* [EXERCISE TASK]:
Answer these questions using the gold and silver market commentary.
1. By how much did gold close down for the week?
2. Around what level did the silver/gold price ratio tighten to?
3. Which commercial interest does the commentary name as principal in inducing technical funds to sell short?

* [TEXT EXTRACT]:
#####
Despite a Friday rally that put prices temporarily higher for the week, gold and silver closed lower for the eighth consecutive week, something I don’t recall occurring previously. For the week, gold closed down by $9 (0.7%), while silver ended down by 7 cents (0.5%), with both closing at fresh full-year lows. As a result of silver’s slight relative outperformance, the silver/gold price ratio tightened in to around 78.6 to 1.
One would think that something substantial and obvious must have accounted for eight straight weeks of decline in gold and silver (and nearly that in other metals as well). However, if you looked to the usual causation suspects, such as the dollar, the stock market or economic developments, you would come up scratching your head; as the dollar, the stock market, interest rates and economic indicators are all roughly where they were eight weeks ago. Therefore, one would have to look elsewhere to uncover the cause for the highly unusual string of weekly declines in the price of gold, silver and other metals.
Fortunately, an objective seeker of the truth wouldn’t have to look far to uncover the only possible explanation for the historic and tightly coordinated metal price declines – deliberately engineered positioning changes in COMEX futures contracts. Specifically, the cause was the unqualified success by commercial interests, principally JPMorgan, to induce a narrow class of managed money traders (technical funds) to sell short record large quantities of futures contracts. This is fully borne out in the data contained in the CFTC’s Commitments of Traders (COT) reports, including the report issued yesterday. Something has to explain the literal explosion in the focus and commentary on this data series and this is one of those cases where the focus is correct.
I’ll get into the new COT report in a moment, but first let me again acknowledge that the manipulative futures maneuvering on the COMEX, particularly by JPMorgan, has caused great emotional anguish and financial pain to metals investors and mining companies around the world. In fact, this is what makes price manipulation the very worst market crime of all since it punishes not only the direct and intended victims of the COMEX scam, the technical funds, but innocent bystanders not involved in the scam. For this, the crooks at JPMorgan and their protectors at the CFTC and the CME Group should be boiled in oil.
#####
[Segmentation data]
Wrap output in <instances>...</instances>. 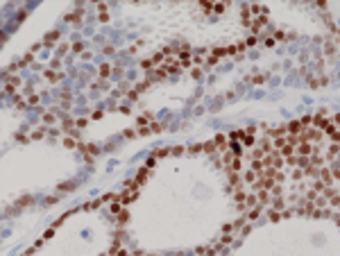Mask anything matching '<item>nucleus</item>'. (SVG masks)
<instances>
[{
  "mask_svg": "<svg viewBox=\"0 0 340 256\" xmlns=\"http://www.w3.org/2000/svg\"><path fill=\"white\" fill-rule=\"evenodd\" d=\"M245 181H247V184H256V181H259L254 170H247V172H245Z\"/></svg>",
  "mask_w": 340,
  "mask_h": 256,
  "instance_id": "4",
  "label": "nucleus"
},
{
  "mask_svg": "<svg viewBox=\"0 0 340 256\" xmlns=\"http://www.w3.org/2000/svg\"><path fill=\"white\" fill-rule=\"evenodd\" d=\"M63 147H68V150H73V147H77V143H75L73 138H68V136H66V138H63Z\"/></svg>",
  "mask_w": 340,
  "mask_h": 256,
  "instance_id": "8",
  "label": "nucleus"
},
{
  "mask_svg": "<svg viewBox=\"0 0 340 256\" xmlns=\"http://www.w3.org/2000/svg\"><path fill=\"white\" fill-rule=\"evenodd\" d=\"M216 147H218V145H216V141H211V143L202 145V150H204V152H216Z\"/></svg>",
  "mask_w": 340,
  "mask_h": 256,
  "instance_id": "9",
  "label": "nucleus"
},
{
  "mask_svg": "<svg viewBox=\"0 0 340 256\" xmlns=\"http://www.w3.org/2000/svg\"><path fill=\"white\" fill-rule=\"evenodd\" d=\"M281 154H283V157H293V145H290L288 141H286V145L281 147Z\"/></svg>",
  "mask_w": 340,
  "mask_h": 256,
  "instance_id": "7",
  "label": "nucleus"
},
{
  "mask_svg": "<svg viewBox=\"0 0 340 256\" xmlns=\"http://www.w3.org/2000/svg\"><path fill=\"white\" fill-rule=\"evenodd\" d=\"M333 195H336V191H333V188H329V186L324 188V197H333Z\"/></svg>",
  "mask_w": 340,
  "mask_h": 256,
  "instance_id": "18",
  "label": "nucleus"
},
{
  "mask_svg": "<svg viewBox=\"0 0 340 256\" xmlns=\"http://www.w3.org/2000/svg\"><path fill=\"white\" fill-rule=\"evenodd\" d=\"M43 120H45V123H55V113H45Z\"/></svg>",
  "mask_w": 340,
  "mask_h": 256,
  "instance_id": "19",
  "label": "nucleus"
},
{
  "mask_svg": "<svg viewBox=\"0 0 340 256\" xmlns=\"http://www.w3.org/2000/svg\"><path fill=\"white\" fill-rule=\"evenodd\" d=\"M327 202H329V199H327V197H324V195H322V197H317V199H315V204H317V206H324V204H327Z\"/></svg>",
  "mask_w": 340,
  "mask_h": 256,
  "instance_id": "16",
  "label": "nucleus"
},
{
  "mask_svg": "<svg viewBox=\"0 0 340 256\" xmlns=\"http://www.w3.org/2000/svg\"><path fill=\"white\" fill-rule=\"evenodd\" d=\"M297 161H299V159H297V157H288V163H290V165H295V163H297Z\"/></svg>",
  "mask_w": 340,
  "mask_h": 256,
  "instance_id": "27",
  "label": "nucleus"
},
{
  "mask_svg": "<svg viewBox=\"0 0 340 256\" xmlns=\"http://www.w3.org/2000/svg\"><path fill=\"white\" fill-rule=\"evenodd\" d=\"M256 197H259V202H261V204H268V202H270V193H268V191H261Z\"/></svg>",
  "mask_w": 340,
  "mask_h": 256,
  "instance_id": "6",
  "label": "nucleus"
},
{
  "mask_svg": "<svg viewBox=\"0 0 340 256\" xmlns=\"http://www.w3.org/2000/svg\"><path fill=\"white\" fill-rule=\"evenodd\" d=\"M256 202H259V197H254V195H249L247 199H245V204H247V206H254Z\"/></svg>",
  "mask_w": 340,
  "mask_h": 256,
  "instance_id": "13",
  "label": "nucleus"
},
{
  "mask_svg": "<svg viewBox=\"0 0 340 256\" xmlns=\"http://www.w3.org/2000/svg\"><path fill=\"white\" fill-rule=\"evenodd\" d=\"M39 102V95H30V104H36Z\"/></svg>",
  "mask_w": 340,
  "mask_h": 256,
  "instance_id": "28",
  "label": "nucleus"
},
{
  "mask_svg": "<svg viewBox=\"0 0 340 256\" xmlns=\"http://www.w3.org/2000/svg\"><path fill=\"white\" fill-rule=\"evenodd\" d=\"M331 141H333V143H336V145H338V143H340V131H338V129H336V131H333V134H331Z\"/></svg>",
  "mask_w": 340,
  "mask_h": 256,
  "instance_id": "15",
  "label": "nucleus"
},
{
  "mask_svg": "<svg viewBox=\"0 0 340 256\" xmlns=\"http://www.w3.org/2000/svg\"><path fill=\"white\" fill-rule=\"evenodd\" d=\"M109 70H111V68H109L107 64H102V66H100V75H102V77H107V75H109Z\"/></svg>",
  "mask_w": 340,
  "mask_h": 256,
  "instance_id": "12",
  "label": "nucleus"
},
{
  "mask_svg": "<svg viewBox=\"0 0 340 256\" xmlns=\"http://www.w3.org/2000/svg\"><path fill=\"white\" fill-rule=\"evenodd\" d=\"M288 131H290V134H299V131H302V123H299V120H297V123H290V125H288Z\"/></svg>",
  "mask_w": 340,
  "mask_h": 256,
  "instance_id": "3",
  "label": "nucleus"
},
{
  "mask_svg": "<svg viewBox=\"0 0 340 256\" xmlns=\"http://www.w3.org/2000/svg\"><path fill=\"white\" fill-rule=\"evenodd\" d=\"M59 77H61L59 73H55V70H45V79H48V82H57Z\"/></svg>",
  "mask_w": 340,
  "mask_h": 256,
  "instance_id": "5",
  "label": "nucleus"
},
{
  "mask_svg": "<svg viewBox=\"0 0 340 256\" xmlns=\"http://www.w3.org/2000/svg\"><path fill=\"white\" fill-rule=\"evenodd\" d=\"M322 179H324V186L331 184V172H329V170H322Z\"/></svg>",
  "mask_w": 340,
  "mask_h": 256,
  "instance_id": "11",
  "label": "nucleus"
},
{
  "mask_svg": "<svg viewBox=\"0 0 340 256\" xmlns=\"http://www.w3.org/2000/svg\"><path fill=\"white\" fill-rule=\"evenodd\" d=\"M313 123H315L317 127H324V129H327V125H329V120L324 118V111H320V113H317V116L313 118Z\"/></svg>",
  "mask_w": 340,
  "mask_h": 256,
  "instance_id": "2",
  "label": "nucleus"
},
{
  "mask_svg": "<svg viewBox=\"0 0 340 256\" xmlns=\"http://www.w3.org/2000/svg\"><path fill=\"white\" fill-rule=\"evenodd\" d=\"M333 125H340V113H338V116H333Z\"/></svg>",
  "mask_w": 340,
  "mask_h": 256,
  "instance_id": "30",
  "label": "nucleus"
},
{
  "mask_svg": "<svg viewBox=\"0 0 340 256\" xmlns=\"http://www.w3.org/2000/svg\"><path fill=\"white\" fill-rule=\"evenodd\" d=\"M313 150H315V147L311 145L309 141H302V143L297 145V152H299V154H304V157H311V154H313Z\"/></svg>",
  "mask_w": 340,
  "mask_h": 256,
  "instance_id": "1",
  "label": "nucleus"
},
{
  "mask_svg": "<svg viewBox=\"0 0 340 256\" xmlns=\"http://www.w3.org/2000/svg\"><path fill=\"white\" fill-rule=\"evenodd\" d=\"M216 145H224V136H216Z\"/></svg>",
  "mask_w": 340,
  "mask_h": 256,
  "instance_id": "25",
  "label": "nucleus"
},
{
  "mask_svg": "<svg viewBox=\"0 0 340 256\" xmlns=\"http://www.w3.org/2000/svg\"><path fill=\"white\" fill-rule=\"evenodd\" d=\"M302 175H304V170H295V175H293V177H295V179H302Z\"/></svg>",
  "mask_w": 340,
  "mask_h": 256,
  "instance_id": "26",
  "label": "nucleus"
},
{
  "mask_svg": "<svg viewBox=\"0 0 340 256\" xmlns=\"http://www.w3.org/2000/svg\"><path fill=\"white\" fill-rule=\"evenodd\" d=\"M166 154H168V150H156L154 152V157H166Z\"/></svg>",
  "mask_w": 340,
  "mask_h": 256,
  "instance_id": "24",
  "label": "nucleus"
},
{
  "mask_svg": "<svg viewBox=\"0 0 340 256\" xmlns=\"http://www.w3.org/2000/svg\"><path fill=\"white\" fill-rule=\"evenodd\" d=\"M182 64H190V55H186V52L182 55Z\"/></svg>",
  "mask_w": 340,
  "mask_h": 256,
  "instance_id": "22",
  "label": "nucleus"
},
{
  "mask_svg": "<svg viewBox=\"0 0 340 256\" xmlns=\"http://www.w3.org/2000/svg\"><path fill=\"white\" fill-rule=\"evenodd\" d=\"M329 204H331V206H336V209H340V195H333V197L329 199Z\"/></svg>",
  "mask_w": 340,
  "mask_h": 256,
  "instance_id": "10",
  "label": "nucleus"
},
{
  "mask_svg": "<svg viewBox=\"0 0 340 256\" xmlns=\"http://www.w3.org/2000/svg\"><path fill=\"white\" fill-rule=\"evenodd\" d=\"M311 120H313V118H311V116H304V118H302V120H299V123H302V127H304V125H309Z\"/></svg>",
  "mask_w": 340,
  "mask_h": 256,
  "instance_id": "21",
  "label": "nucleus"
},
{
  "mask_svg": "<svg viewBox=\"0 0 340 256\" xmlns=\"http://www.w3.org/2000/svg\"><path fill=\"white\" fill-rule=\"evenodd\" d=\"M229 181H231V186H236V184H238V177H236L234 172H229Z\"/></svg>",
  "mask_w": 340,
  "mask_h": 256,
  "instance_id": "20",
  "label": "nucleus"
},
{
  "mask_svg": "<svg viewBox=\"0 0 340 256\" xmlns=\"http://www.w3.org/2000/svg\"><path fill=\"white\" fill-rule=\"evenodd\" d=\"M150 131H161V125H156V123H154V125L150 127Z\"/></svg>",
  "mask_w": 340,
  "mask_h": 256,
  "instance_id": "29",
  "label": "nucleus"
},
{
  "mask_svg": "<svg viewBox=\"0 0 340 256\" xmlns=\"http://www.w3.org/2000/svg\"><path fill=\"white\" fill-rule=\"evenodd\" d=\"M55 41H57V32H52L50 36H48V41H45V45H52Z\"/></svg>",
  "mask_w": 340,
  "mask_h": 256,
  "instance_id": "14",
  "label": "nucleus"
},
{
  "mask_svg": "<svg viewBox=\"0 0 340 256\" xmlns=\"http://www.w3.org/2000/svg\"><path fill=\"white\" fill-rule=\"evenodd\" d=\"M73 125H75V123H73V118H63V127H66V129H70Z\"/></svg>",
  "mask_w": 340,
  "mask_h": 256,
  "instance_id": "17",
  "label": "nucleus"
},
{
  "mask_svg": "<svg viewBox=\"0 0 340 256\" xmlns=\"http://www.w3.org/2000/svg\"><path fill=\"white\" fill-rule=\"evenodd\" d=\"M338 41H340V39H338Z\"/></svg>",
  "mask_w": 340,
  "mask_h": 256,
  "instance_id": "31",
  "label": "nucleus"
},
{
  "mask_svg": "<svg viewBox=\"0 0 340 256\" xmlns=\"http://www.w3.org/2000/svg\"><path fill=\"white\" fill-rule=\"evenodd\" d=\"M98 9H100V14H107V5H104V2H100V5H98Z\"/></svg>",
  "mask_w": 340,
  "mask_h": 256,
  "instance_id": "23",
  "label": "nucleus"
}]
</instances>
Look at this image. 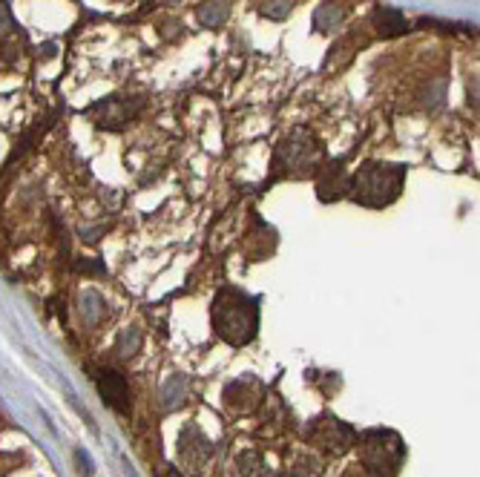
#####
* [SOLUTION FOR THIS PROBLEM]:
1. $9 (0.7%)
2. Around 78.6 to 1
3. JPMorgan